#### [Work task]
Please reproduce the following passage on the origins of modern English football in full, word for word.

According to football’s great folk myth, ‘Year Zero’ on the birth of modern football was the start of the 1992/93 season. People can be forgiven for asserting that, since that was the year when the top division officially broke away from the rest of the Football League and when the ‘First’ Division no longer referred to the first division. It was also the year that live top-tier football left terrestrial TV for Sky and never returned. Murdoch’s satellite TV network also changed forever how football was presented on the small screen and, with its own dedicated sports channel, Sky offered more hours of football than the terrestrial channels were previously prepared to give to sports coverage.
In 1992, top clubs also began to demolish their terracing in order to comply with the recommendations of the Taylor Report, which brought with it the era of all-seated stadia and the end of relatively cheap match day attendance. However, though received wisdom would deem this to be the point where football changed forever, it isn’t actually the case. The real origins of modern football came just a few years before this point and were in fact to be found in the summer of 1988. Off the pitch, the popular press referred to this period as the ‘Second Summer of Love’ with Acid House mania breaking out across the country. There was, however little love within the football world, which very nearly descended into a state of infighting and civil war among those who ran the game in England.
What sparked the whole thing off was a meeting at a Japanese restaurant between three men. One was Greg Dyke – recently appointed the FA Chairman, but at this point head of LWT and most famous for saving breakfast TV station TVAM with Roland Rat. Another was former TISWAS host Trevor East – who by 1988 was the Deputy Chairman of ITV Sport. The final member of the trio was Arsenal Vice Chairman David Dein, who by this point was the rising star of football administration and a prominent member of the Football League Management Committee. Central to the conversation between the three men was the fact that an exclusive TV deal between the Football League and fledgling satellite television company, British Satellite Broadcasting (BSB), looked imminent.

#### [Web image and text data]
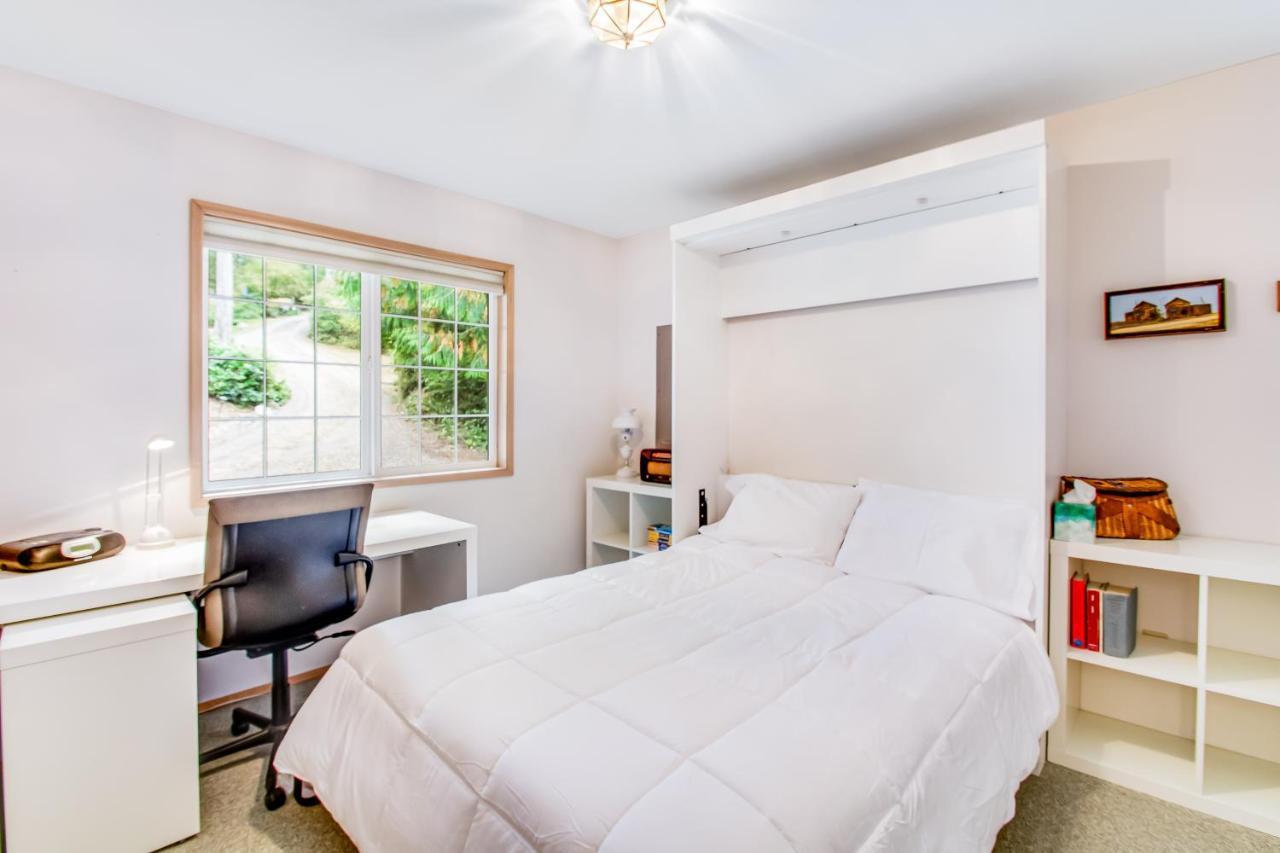 Snug Harbor Hideout Villa Islandale Ngoại thất bức ảnh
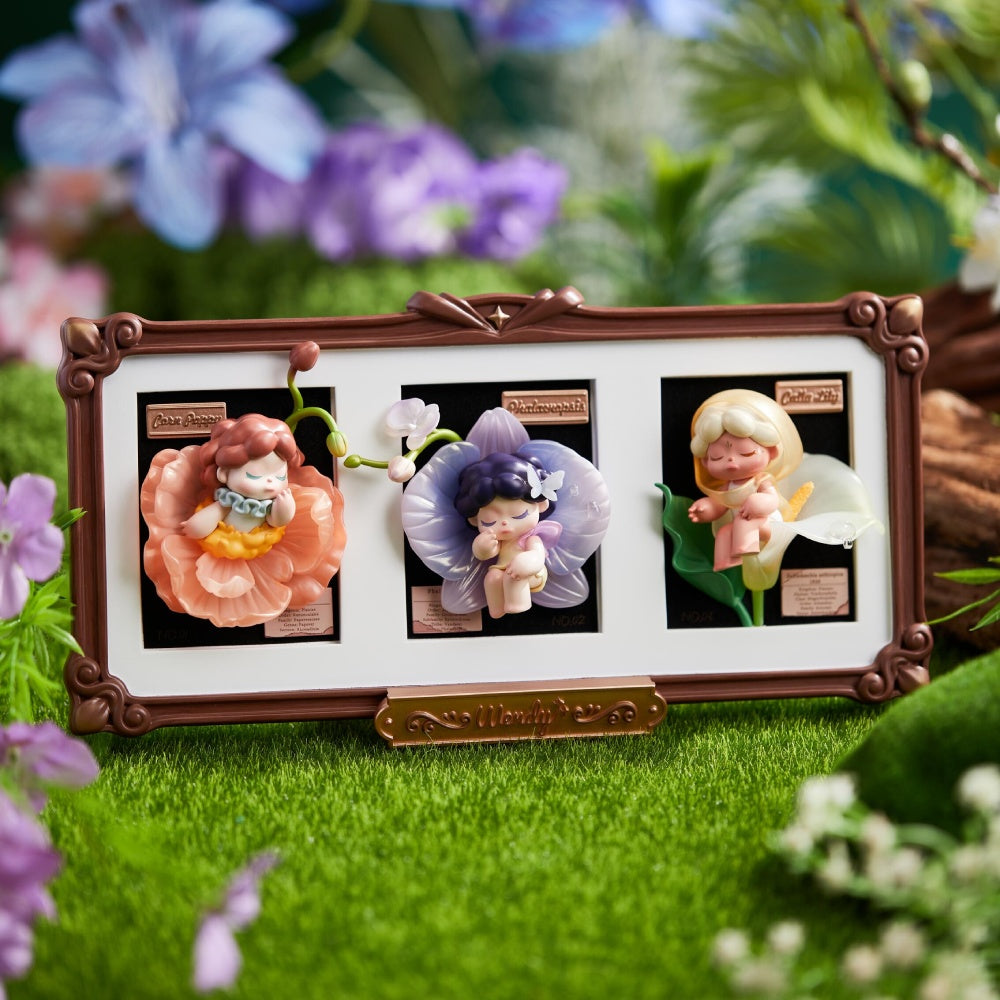 【Limited in Beijing PTS】DoDo Sugar Limited Figures【DODO Sugar】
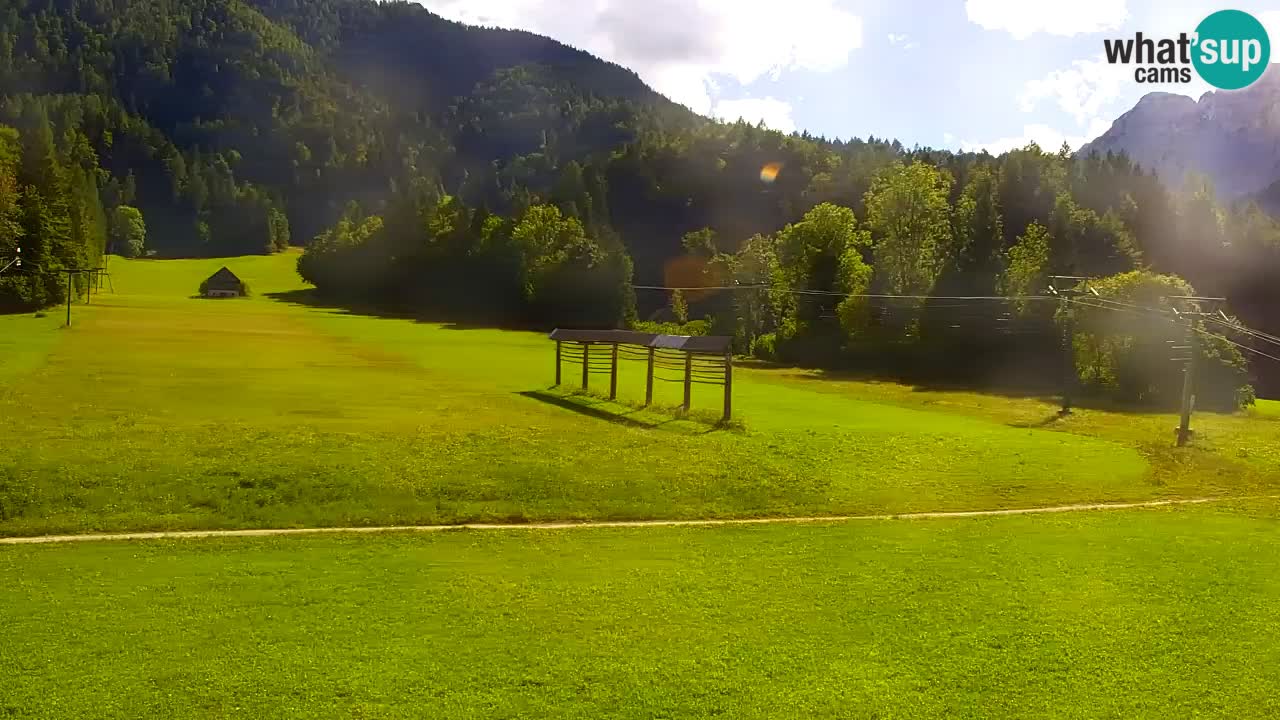 Station de ski Kranjska Gora | Velika Dolina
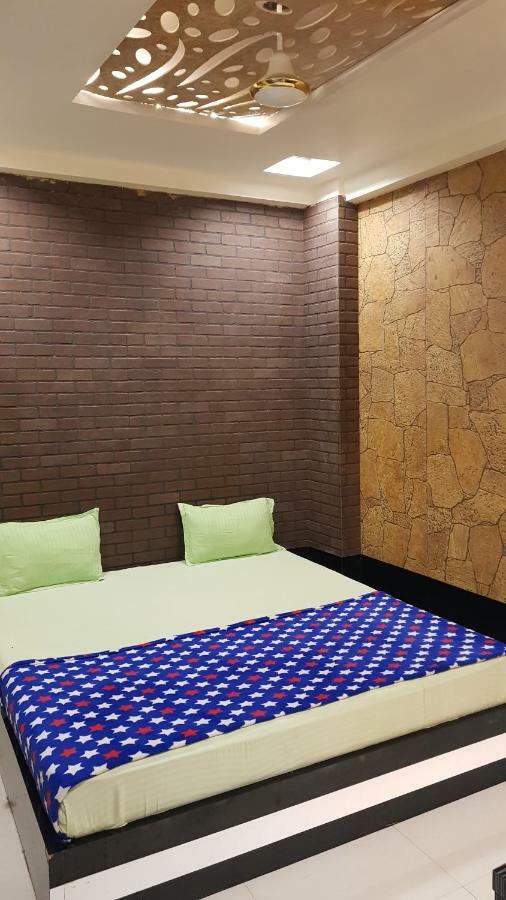 Ratnakar Palace Hotel Varanasi Eksteriør billede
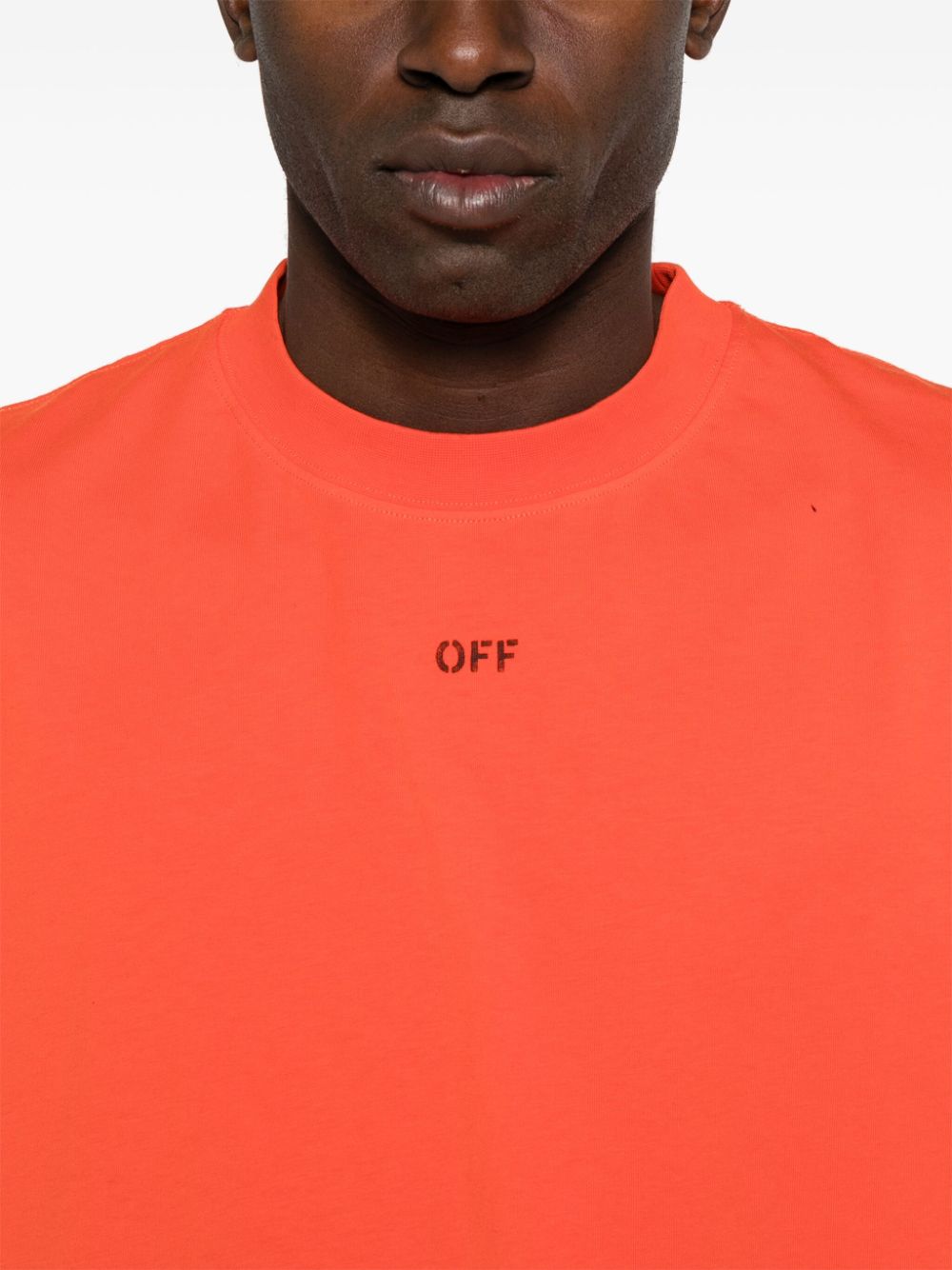 Off-White Vibe Arrow T-shirt Men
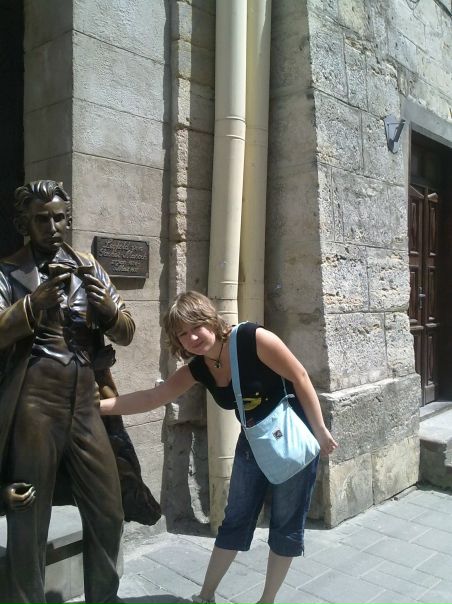 №47, Ірина Попіль, 39 лет, Львов №47, Ірина Попіль, 39 лет, Львов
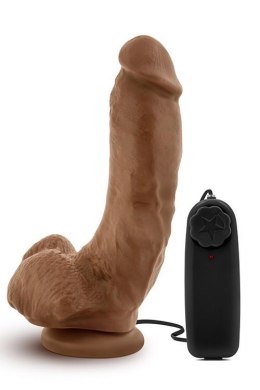 LOVERBOY THE BOXER 9INCH COCK MOCHA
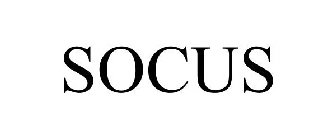 SOCUS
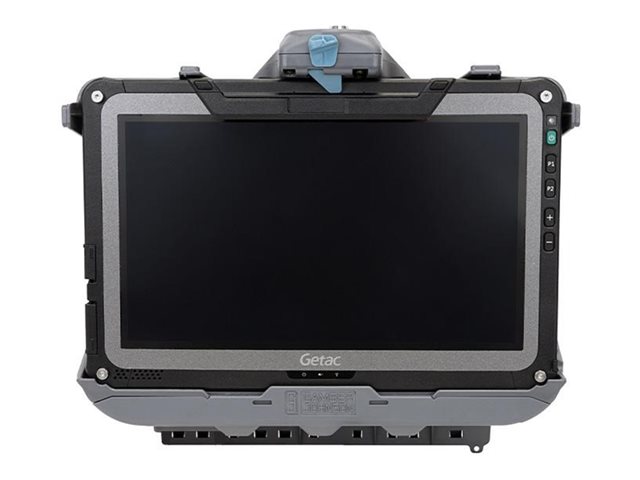 TF1-STANDARD VEHICLE DOCKING 7160-1584-0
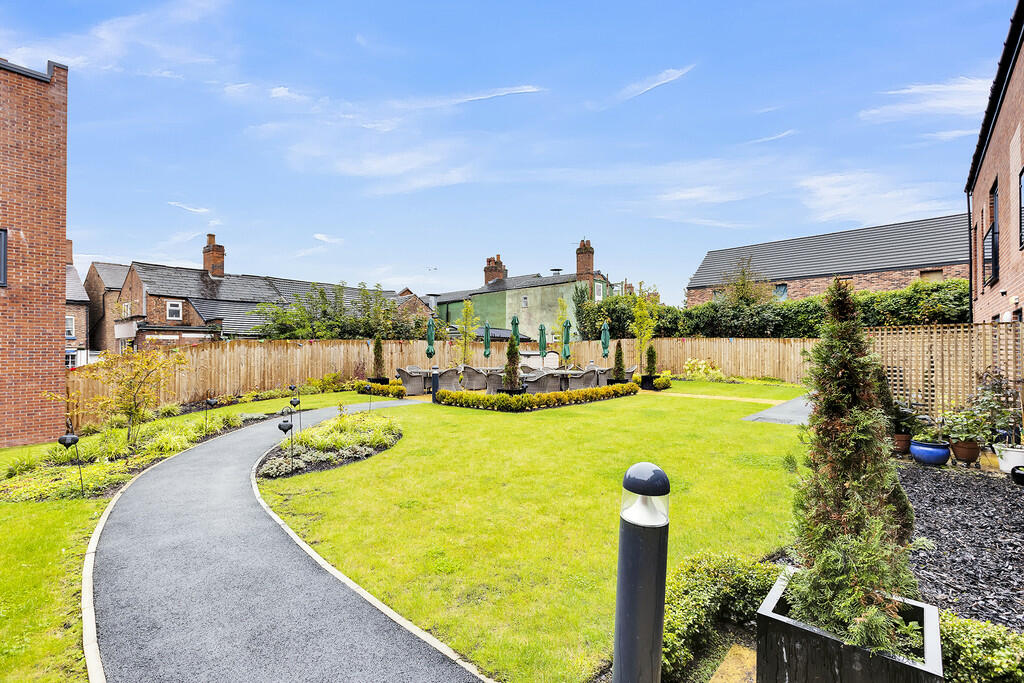 Additional image 20 of 10 Roman Court, 63 Wheelock Street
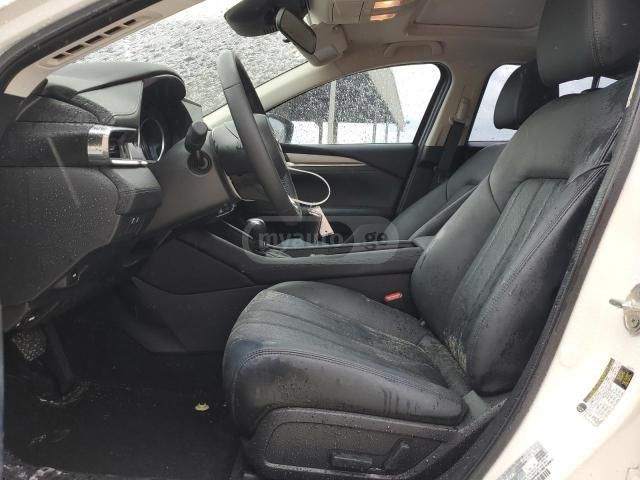 Mazda Mazda 6 2021 — миниатюра 5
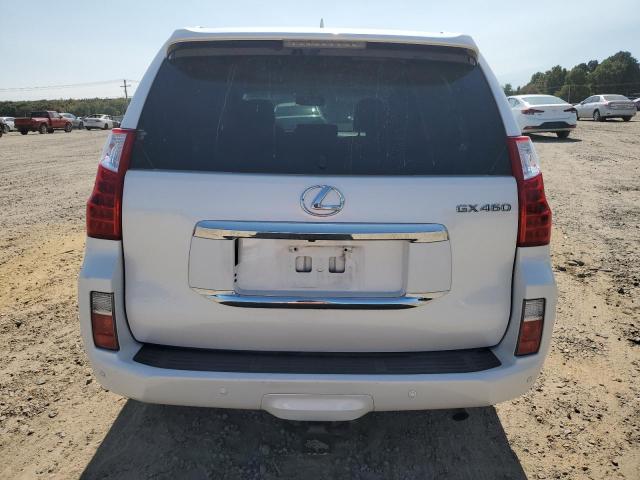 Photo 6 from auction – 2012 LEXUS GX 460 with VIN JTJBM7FX1C5046547
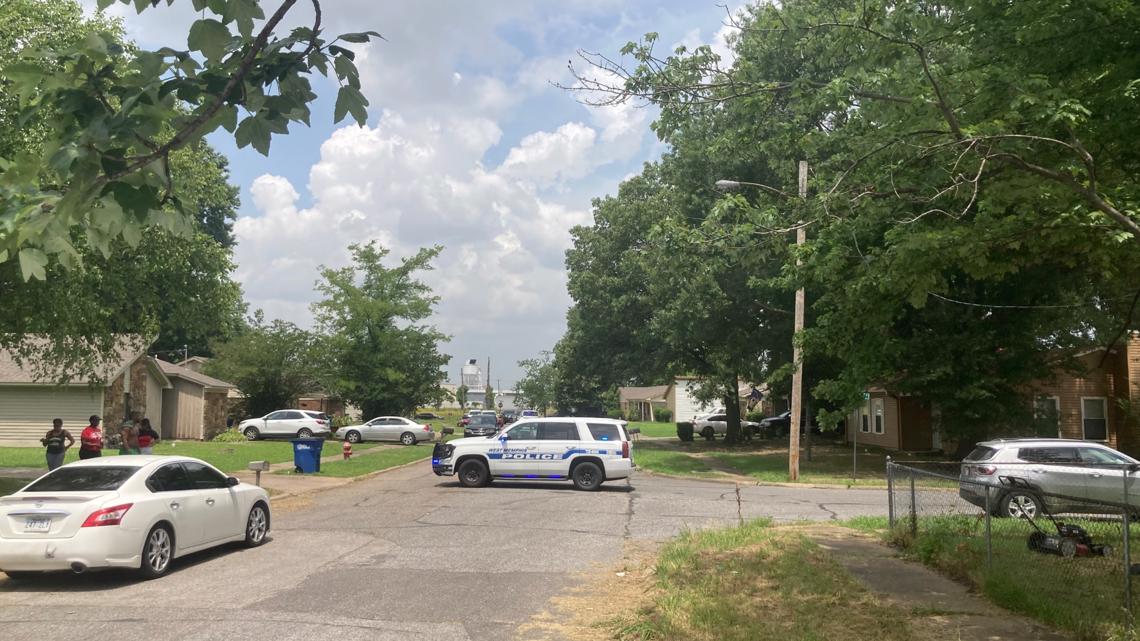 Two-year-old killed and mother left injured in West Memphis | thv11.com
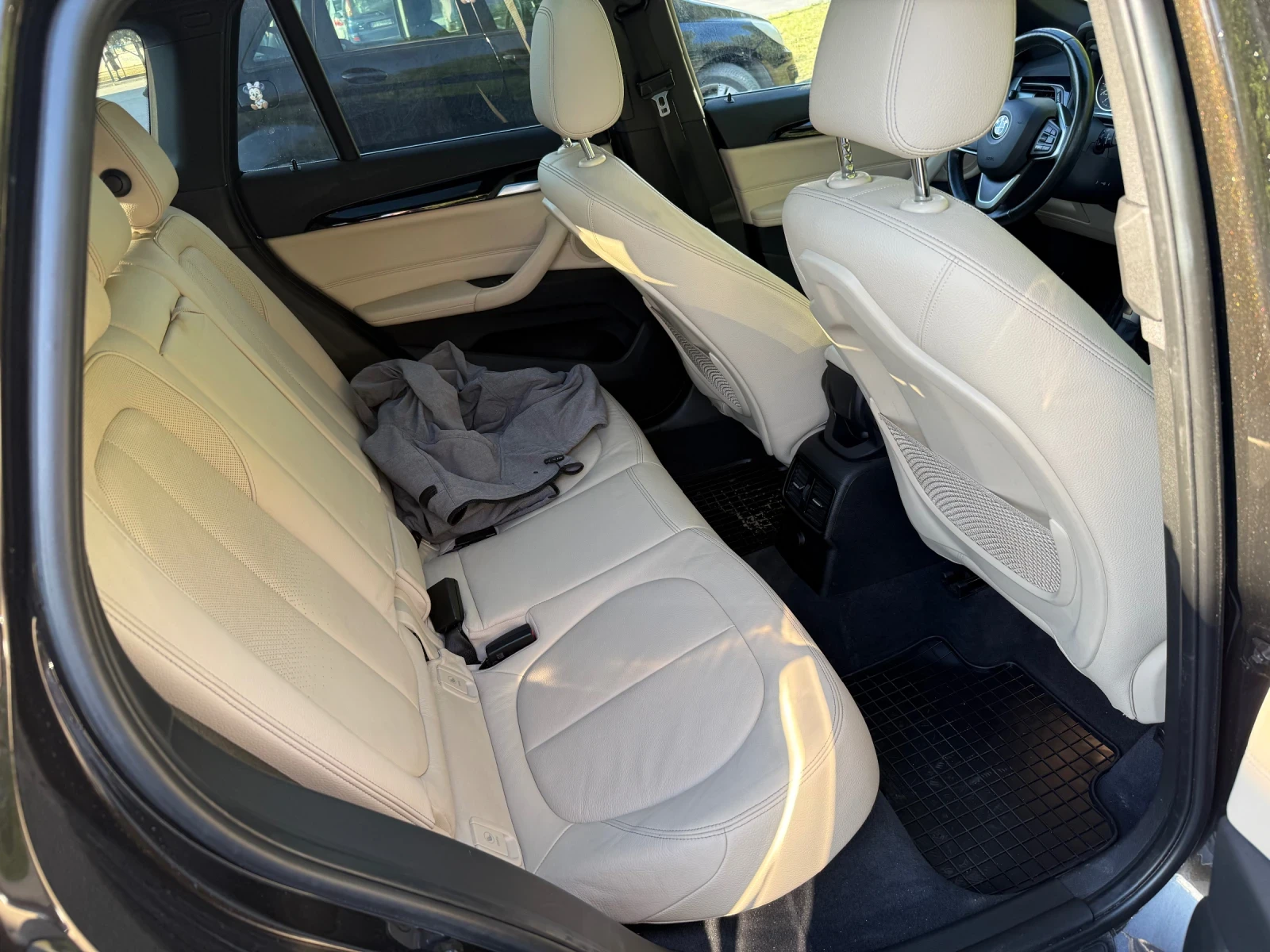 BMW X1 Xdrive 28i, снимка 8 - Автомобили и джипове - 54462317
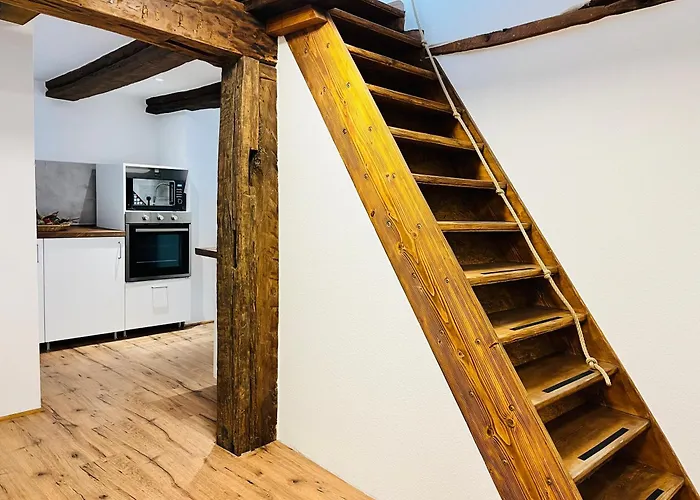 Apartman Aycatcherhomes - Luna Boutique Duplex 3br 2ba 7g Old Town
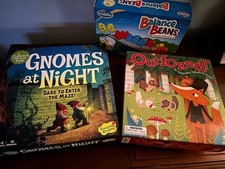 Balance bean game for sale  Chicago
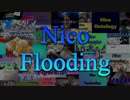 【打ち込みメドレー】Nico Flooding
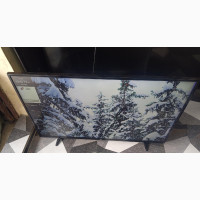 LG Smart TV - 50inches, 4K, Direct UK Used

#### [Task solution]
According to football’s great folk myth, ‘Year Zero’ on the birth of modern football was the start of the 1992/93 season. People can be forgiven for asserting that, since that was the year when the top division officially broke away from the rest of the Football League and when the ‘First’ Division no longer referred to the first division. It was also the year that live top-tier football left terrestrial TV for Sky and never returned. Murdoch’s satellite TV network also changed forever how football was presented on the small screen and, with its own dedicated sports channel, Sky offered more hours of football than the terrestrial channels were previously prepared to give to sports coverage.
In 1992, top clubs also began to demolish their terracing in order to comply with the recommendations of the Taylor Report, which brought with it the era of all-seated stadia and the end of relatively cheap match day attendance. However, though received wisdom would deem this to be the point where football changed forever, it isn’t actually the case. The real origins of modern football came just a few years before this point and were in fact to be found in the summer of 1988. Off the pitch, the popular press referred to this period as the ‘Second Summer of Love’ with Acid House mania breaking out across the country. There was, however little love within the football world, which very nearly descended into a state of infighting and civil war among those who ran the game in England.
What sparked the whole thing off was a meeting at a Japanese restaurant between three men. One was Greg Dyke – recently appointed the FA Chairman, but at this point head of LWT and most famous for saving breakfast TV station TVAM with Roland Rat. Another was former TISWAS host Trevor East – who by 1988 was the Deputy Chairman of ITV Sport. The final member of the trio was Arsenal Vice Chairman David Dein, who by this point was the rising star of football administration and a prominent member of the Football League Management Committee. Central to the conversation between the three men was the fact that an exclusive TV deal between the Football League and fledgling satellite television company, British Satellite Broadcasting (BSB), looked imminent.